Business

CHRYSLER ASKS GOVERNMENT FOR $5B MORE IN LOANS

DETROIT – Chrysler LLC on Tuesday told the U.S. government it needs even more taxpayer money to survive. General Motors is expected to do the same. Acknowledging that industry conditions are worse than expected when it made the case in December for a government bailout, Chrysler requested an additional $5 billion in government loans. It originally said it would need $3 billion more. The company had previously received $4 billion from the Treasury Department.

General Motors Corp. is expected shortly to release the details of its own restructuring plan and follow that up with a news conference at 6:30 p.m. GM has received $13.4 billion in government loans – $4 billion of that on Tuesday.

To prove they can survive as viable companies, both Chrysler and GM need to sharply reduce costs. To that end, Chrysler said it will cut 3,000 more jobs and stop producing three vehicle models. GM has previously outlined reductions to both its hourly and salaried work force and has said it plans to cut back to four vehicle brands from eight.

Both companies are required to reach concessions with the United Auto Workers union and debt holders. While no final deal was reached ahead of the government-imposed 5 p.m. deadline for the restructuring plans, GM was said to be close to an agreement on labor concessions and Chrysler said concessions have been fundamentally agreed upon. The progress in the GM talks was according to a person briefed on the negotiations who asked not to be named because GM’s plan hasn’t been submitted.

GM executives have said the company only has to show substantial progress by the deadline, with the whole plan finalized by March 31.

The plans still have to be vetted by Treasury and the new autos task force announced by the Obama administration Sunday night.

The news came on a day when President Barack Obama signed into law a massive economic recovery plan. Signs that the recession is deepening were more immediate for investors, however, and they dumped stocks and pushed oil prices sharply lower.

GM is likely to seek more money, at least up to the $18 billion that it requested from Congress in December under its worst-case scenario projections. That scenario has arrived with U.S. sales at a 26-year low and auto sales dropping in other parts of the world, a person briefed on GM’s plan said.
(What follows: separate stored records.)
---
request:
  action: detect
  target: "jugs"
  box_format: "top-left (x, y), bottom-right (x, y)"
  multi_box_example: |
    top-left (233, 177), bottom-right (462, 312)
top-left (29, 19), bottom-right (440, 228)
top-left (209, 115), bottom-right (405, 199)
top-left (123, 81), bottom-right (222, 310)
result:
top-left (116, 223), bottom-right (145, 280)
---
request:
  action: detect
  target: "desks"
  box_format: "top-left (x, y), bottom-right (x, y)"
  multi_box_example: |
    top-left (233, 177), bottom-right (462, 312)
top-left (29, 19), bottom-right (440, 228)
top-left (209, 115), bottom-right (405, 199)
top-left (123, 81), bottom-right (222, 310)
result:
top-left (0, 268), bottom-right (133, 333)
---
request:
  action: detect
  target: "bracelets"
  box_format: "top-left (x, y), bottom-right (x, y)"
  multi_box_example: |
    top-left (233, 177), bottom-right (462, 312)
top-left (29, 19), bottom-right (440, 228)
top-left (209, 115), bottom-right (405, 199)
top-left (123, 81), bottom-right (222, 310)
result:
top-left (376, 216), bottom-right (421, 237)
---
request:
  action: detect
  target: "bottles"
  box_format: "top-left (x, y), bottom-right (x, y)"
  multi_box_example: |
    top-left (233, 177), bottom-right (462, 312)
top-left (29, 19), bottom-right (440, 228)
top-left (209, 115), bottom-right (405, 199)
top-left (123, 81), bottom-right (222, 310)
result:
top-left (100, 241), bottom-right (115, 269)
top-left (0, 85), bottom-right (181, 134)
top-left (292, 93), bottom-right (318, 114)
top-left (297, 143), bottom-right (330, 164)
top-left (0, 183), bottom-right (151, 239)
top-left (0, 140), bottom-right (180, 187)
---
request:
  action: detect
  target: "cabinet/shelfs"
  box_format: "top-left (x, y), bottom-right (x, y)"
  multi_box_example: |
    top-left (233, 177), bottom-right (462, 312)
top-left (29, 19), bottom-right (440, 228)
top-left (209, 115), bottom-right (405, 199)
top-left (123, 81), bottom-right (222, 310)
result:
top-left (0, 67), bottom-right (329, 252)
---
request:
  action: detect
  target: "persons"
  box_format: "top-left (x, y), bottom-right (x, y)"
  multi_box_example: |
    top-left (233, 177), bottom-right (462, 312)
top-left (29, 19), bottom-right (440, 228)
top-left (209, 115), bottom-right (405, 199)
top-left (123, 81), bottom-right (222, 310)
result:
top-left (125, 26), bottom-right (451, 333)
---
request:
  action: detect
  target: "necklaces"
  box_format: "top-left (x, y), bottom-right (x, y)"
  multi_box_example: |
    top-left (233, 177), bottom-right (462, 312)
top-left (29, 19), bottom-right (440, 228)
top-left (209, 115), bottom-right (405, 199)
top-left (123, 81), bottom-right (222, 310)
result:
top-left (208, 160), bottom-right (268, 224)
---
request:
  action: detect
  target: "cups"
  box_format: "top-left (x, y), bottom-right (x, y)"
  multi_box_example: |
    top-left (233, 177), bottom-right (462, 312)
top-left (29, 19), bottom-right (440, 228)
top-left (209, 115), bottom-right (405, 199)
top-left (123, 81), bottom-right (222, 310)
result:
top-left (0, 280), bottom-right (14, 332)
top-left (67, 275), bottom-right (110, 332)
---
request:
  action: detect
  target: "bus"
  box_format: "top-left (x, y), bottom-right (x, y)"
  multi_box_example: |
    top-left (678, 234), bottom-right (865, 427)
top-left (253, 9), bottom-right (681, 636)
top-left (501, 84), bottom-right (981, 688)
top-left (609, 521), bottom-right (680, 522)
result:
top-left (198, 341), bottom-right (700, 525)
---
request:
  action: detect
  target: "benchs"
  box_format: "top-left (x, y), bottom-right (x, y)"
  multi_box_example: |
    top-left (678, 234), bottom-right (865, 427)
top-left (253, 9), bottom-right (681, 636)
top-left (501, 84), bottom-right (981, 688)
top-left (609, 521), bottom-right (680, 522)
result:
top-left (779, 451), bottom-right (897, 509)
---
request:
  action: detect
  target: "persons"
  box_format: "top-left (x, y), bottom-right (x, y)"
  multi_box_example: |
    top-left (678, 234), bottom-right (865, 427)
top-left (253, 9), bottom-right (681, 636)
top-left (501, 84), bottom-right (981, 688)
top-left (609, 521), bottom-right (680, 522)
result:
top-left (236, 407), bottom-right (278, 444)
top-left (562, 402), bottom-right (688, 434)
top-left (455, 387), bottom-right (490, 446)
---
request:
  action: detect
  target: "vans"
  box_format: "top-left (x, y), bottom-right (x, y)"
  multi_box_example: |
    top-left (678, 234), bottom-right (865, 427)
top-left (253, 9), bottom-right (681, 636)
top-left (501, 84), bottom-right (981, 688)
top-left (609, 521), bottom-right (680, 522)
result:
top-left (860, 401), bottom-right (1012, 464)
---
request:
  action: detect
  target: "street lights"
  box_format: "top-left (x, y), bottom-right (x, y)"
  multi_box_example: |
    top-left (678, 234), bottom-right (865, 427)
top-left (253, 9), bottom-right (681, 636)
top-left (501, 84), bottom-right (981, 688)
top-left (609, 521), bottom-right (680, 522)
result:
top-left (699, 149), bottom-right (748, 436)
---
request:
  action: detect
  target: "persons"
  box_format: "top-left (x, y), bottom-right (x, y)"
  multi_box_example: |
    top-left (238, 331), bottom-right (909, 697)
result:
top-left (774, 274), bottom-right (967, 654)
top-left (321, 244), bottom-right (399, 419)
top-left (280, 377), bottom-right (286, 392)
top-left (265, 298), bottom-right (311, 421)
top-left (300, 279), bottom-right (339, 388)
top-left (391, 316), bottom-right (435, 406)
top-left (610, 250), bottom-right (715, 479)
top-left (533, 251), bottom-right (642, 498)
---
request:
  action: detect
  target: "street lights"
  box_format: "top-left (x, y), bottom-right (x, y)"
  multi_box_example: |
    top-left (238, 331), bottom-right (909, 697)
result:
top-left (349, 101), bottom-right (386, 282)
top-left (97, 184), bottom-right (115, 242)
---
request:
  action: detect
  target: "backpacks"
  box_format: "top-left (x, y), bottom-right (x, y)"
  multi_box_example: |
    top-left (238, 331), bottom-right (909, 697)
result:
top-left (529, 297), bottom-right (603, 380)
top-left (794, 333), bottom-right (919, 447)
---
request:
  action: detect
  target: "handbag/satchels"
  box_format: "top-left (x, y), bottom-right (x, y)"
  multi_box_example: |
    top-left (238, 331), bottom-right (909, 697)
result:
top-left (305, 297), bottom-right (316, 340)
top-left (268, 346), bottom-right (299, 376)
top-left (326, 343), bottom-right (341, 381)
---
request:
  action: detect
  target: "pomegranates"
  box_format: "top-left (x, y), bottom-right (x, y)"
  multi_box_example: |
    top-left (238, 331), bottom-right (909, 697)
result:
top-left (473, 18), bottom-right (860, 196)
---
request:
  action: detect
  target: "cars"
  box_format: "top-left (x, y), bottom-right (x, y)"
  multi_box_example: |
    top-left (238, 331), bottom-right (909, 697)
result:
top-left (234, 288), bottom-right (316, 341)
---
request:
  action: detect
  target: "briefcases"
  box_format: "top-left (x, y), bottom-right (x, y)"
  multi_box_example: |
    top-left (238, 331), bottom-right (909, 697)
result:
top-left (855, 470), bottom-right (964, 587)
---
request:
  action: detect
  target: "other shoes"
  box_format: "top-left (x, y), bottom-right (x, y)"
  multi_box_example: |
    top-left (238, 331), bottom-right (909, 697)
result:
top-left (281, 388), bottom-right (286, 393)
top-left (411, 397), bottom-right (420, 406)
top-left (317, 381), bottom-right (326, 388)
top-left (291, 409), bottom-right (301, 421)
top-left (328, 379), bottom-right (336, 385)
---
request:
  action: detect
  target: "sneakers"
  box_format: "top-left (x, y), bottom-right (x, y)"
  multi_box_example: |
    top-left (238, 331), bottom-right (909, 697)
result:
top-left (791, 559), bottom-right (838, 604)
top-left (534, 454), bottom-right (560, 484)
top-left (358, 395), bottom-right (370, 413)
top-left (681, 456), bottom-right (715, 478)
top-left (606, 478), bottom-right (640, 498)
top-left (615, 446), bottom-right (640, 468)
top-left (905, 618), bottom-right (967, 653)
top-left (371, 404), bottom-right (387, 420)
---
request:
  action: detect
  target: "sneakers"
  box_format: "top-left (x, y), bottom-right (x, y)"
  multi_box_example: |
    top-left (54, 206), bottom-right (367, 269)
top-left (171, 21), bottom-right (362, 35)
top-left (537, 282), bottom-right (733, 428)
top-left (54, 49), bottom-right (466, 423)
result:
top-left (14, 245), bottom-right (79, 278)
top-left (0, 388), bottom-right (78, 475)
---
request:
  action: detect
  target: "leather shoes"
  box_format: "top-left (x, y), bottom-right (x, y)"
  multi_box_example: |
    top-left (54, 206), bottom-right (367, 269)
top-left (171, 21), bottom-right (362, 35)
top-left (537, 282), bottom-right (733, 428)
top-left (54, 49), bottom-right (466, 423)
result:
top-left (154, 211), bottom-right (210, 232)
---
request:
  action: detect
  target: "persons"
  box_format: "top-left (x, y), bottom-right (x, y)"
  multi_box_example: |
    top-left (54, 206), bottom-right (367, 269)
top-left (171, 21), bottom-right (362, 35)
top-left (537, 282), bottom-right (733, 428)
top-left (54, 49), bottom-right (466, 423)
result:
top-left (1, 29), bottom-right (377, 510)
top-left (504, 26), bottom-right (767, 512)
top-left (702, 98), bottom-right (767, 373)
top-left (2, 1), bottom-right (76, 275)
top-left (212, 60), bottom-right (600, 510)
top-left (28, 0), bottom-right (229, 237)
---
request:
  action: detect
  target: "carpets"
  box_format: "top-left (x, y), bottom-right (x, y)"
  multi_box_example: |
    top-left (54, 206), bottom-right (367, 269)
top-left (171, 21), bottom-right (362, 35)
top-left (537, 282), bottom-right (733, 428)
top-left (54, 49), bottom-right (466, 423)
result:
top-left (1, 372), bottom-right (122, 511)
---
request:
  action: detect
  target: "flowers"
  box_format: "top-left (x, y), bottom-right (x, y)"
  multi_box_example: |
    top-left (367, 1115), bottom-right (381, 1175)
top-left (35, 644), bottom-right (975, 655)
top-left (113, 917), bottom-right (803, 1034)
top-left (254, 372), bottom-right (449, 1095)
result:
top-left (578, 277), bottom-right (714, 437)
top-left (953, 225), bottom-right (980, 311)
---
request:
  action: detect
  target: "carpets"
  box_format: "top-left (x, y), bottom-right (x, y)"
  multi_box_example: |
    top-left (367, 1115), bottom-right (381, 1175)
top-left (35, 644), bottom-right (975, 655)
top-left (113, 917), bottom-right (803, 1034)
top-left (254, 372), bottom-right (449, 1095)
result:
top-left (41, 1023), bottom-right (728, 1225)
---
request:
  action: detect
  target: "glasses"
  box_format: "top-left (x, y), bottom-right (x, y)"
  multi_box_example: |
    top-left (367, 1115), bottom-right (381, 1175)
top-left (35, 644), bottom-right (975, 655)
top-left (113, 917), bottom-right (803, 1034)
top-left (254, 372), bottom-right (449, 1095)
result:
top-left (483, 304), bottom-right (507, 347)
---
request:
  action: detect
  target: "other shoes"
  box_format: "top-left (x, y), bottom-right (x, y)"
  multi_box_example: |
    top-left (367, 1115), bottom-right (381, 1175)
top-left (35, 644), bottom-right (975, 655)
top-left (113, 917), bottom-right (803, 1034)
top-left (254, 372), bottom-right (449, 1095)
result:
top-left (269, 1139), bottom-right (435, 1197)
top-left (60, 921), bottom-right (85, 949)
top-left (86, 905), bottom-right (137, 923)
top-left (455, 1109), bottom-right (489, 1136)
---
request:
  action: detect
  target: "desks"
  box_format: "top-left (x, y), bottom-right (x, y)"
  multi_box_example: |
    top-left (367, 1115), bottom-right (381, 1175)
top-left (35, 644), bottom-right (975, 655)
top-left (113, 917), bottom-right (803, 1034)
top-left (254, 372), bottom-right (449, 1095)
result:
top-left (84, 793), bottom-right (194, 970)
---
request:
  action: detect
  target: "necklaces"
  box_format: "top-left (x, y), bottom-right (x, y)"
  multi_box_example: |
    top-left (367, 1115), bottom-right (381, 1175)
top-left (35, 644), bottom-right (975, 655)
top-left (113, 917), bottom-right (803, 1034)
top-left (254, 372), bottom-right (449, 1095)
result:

The plan will stick with GM’s public strategy of trying to remain viable and avoiding Chapter 11 bankruptcy protection, said the person, who spoke on condition of anonymity because the plan has not been finalized.

GM’s plan will discuss cost savings from labor concessions and additional plant closures, but the locations of those plants will not be revealed, another person briefed on the plan said Monday. The number of factories to be closed wasn’t available.